Dartmouth-Hitchcock Medical Center in Lebanon, New Hampshire, is partnering "with a California-based nonprofit to make visits to the emergency department more helpful for people over age 65 and to reduce the need for subsequent visits," Nora Doyle-Burr reports for the Valley News in Lebanon and White River Junction, Vermont.

The hospital and West Health will also work with a group of area nonprofit organizations dedicated to improving health-care access for seniors, in a three-year collaboration to create the nation's first emergency department focused primarily on rural seniors, Matt Leighton reports for WPTZ-TV in Burlington, Vt. They've dubbed it the Geriatric Emergency Department, or GED.

"The $4.5 million research collaboration will help seniors in Northern New England by combining emergency medicine, geriatrics and telehealth resources," Leighton reports. "Medical officials said the GED will have resources, specialized care and protocols to deal with older adults. All emergency department staff will receive training."

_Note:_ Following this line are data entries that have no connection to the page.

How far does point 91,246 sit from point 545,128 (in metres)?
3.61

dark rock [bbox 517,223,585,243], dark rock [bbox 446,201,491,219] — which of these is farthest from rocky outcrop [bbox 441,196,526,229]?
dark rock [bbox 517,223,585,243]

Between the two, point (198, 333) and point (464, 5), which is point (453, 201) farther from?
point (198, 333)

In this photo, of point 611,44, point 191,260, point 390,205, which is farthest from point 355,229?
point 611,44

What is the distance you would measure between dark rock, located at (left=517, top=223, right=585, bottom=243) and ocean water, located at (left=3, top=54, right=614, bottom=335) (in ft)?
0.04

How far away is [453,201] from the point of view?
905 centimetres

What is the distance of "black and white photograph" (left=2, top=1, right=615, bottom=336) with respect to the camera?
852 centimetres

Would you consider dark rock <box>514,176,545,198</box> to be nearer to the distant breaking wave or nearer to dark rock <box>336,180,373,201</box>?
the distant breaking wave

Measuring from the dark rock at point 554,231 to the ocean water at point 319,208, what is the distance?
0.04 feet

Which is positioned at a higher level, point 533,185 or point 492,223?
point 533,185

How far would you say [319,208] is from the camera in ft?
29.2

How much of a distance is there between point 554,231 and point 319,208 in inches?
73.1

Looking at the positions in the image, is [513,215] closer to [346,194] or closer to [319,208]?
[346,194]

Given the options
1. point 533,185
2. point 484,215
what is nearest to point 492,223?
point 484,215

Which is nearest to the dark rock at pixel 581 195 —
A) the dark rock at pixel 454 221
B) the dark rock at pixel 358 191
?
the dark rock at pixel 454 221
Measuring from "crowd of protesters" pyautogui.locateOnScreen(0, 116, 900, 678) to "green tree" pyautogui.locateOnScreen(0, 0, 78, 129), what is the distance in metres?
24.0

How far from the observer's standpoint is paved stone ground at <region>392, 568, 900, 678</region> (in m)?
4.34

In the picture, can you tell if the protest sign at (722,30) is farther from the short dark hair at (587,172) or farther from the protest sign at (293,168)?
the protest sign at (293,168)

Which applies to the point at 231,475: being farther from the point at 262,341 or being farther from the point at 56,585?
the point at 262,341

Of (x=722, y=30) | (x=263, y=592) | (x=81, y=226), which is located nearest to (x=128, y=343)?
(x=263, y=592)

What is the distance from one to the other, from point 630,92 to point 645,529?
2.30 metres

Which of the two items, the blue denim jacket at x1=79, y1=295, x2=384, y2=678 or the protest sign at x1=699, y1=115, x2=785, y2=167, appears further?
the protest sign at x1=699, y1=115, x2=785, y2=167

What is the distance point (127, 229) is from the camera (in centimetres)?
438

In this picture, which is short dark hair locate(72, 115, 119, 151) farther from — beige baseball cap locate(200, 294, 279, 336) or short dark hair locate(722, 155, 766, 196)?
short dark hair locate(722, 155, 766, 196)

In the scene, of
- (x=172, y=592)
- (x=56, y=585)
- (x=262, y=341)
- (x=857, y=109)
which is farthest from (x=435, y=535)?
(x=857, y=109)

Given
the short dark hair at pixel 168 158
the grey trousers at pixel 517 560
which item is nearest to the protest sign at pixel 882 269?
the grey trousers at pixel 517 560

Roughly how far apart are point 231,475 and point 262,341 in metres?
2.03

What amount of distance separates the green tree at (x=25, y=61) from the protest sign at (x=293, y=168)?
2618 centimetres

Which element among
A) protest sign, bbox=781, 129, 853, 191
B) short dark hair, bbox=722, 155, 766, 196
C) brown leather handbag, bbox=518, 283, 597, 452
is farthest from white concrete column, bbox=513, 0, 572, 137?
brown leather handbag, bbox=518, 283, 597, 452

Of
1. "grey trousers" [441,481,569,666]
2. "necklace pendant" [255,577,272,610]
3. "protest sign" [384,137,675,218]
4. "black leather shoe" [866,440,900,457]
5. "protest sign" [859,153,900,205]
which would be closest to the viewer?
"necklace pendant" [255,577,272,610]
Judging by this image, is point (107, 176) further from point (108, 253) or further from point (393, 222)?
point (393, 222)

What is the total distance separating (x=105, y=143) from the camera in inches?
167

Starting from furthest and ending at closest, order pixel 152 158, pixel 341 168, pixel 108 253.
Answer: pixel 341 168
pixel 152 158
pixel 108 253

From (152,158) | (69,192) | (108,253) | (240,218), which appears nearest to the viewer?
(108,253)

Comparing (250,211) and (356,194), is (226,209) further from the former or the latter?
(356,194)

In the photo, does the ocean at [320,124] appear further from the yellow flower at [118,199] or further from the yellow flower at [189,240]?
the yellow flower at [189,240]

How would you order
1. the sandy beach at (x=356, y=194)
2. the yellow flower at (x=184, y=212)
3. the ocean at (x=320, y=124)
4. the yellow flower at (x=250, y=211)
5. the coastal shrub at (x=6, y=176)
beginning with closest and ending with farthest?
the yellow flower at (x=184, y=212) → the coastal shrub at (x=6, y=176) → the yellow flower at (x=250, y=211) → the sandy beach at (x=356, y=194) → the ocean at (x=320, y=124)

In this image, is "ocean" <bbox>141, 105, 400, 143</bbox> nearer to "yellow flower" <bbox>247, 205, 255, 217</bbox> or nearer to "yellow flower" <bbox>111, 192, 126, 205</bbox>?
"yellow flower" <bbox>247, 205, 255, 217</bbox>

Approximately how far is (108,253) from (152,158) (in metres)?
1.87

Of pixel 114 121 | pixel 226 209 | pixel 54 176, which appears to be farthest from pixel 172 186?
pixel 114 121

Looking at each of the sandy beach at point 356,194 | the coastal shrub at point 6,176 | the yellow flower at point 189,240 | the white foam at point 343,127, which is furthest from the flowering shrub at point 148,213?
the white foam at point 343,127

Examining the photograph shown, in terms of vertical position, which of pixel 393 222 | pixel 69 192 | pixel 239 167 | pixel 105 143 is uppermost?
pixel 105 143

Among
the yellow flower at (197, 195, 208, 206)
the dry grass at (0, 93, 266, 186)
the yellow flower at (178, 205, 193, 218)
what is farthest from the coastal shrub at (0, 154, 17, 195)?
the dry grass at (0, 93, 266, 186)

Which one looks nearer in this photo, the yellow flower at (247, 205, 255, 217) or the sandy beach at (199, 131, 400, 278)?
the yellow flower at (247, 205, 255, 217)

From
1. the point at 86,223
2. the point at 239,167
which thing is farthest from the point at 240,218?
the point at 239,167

Dartmouth-Hitchcock is well-placed to help rural seniors. It's one of only three Level 1 trauma centers in northern New England and has the state's only air ambulance service; rural areas rely disproportionately on air ambulance services. The program will be structured as a hub-and-spoke system, with Dartmouth-Hitchcock at the center and four tele-health centers in the region.

The program is needed because New England is one of the nation's most rapidly aging areas, and seniors who live in poverty are much more likely to live in rural areas. "Limited access to health services, workforce shortages, social isolation, and transportation problems are particularly severe in these remote regions," says a Dartmouth-Hitchcock press release.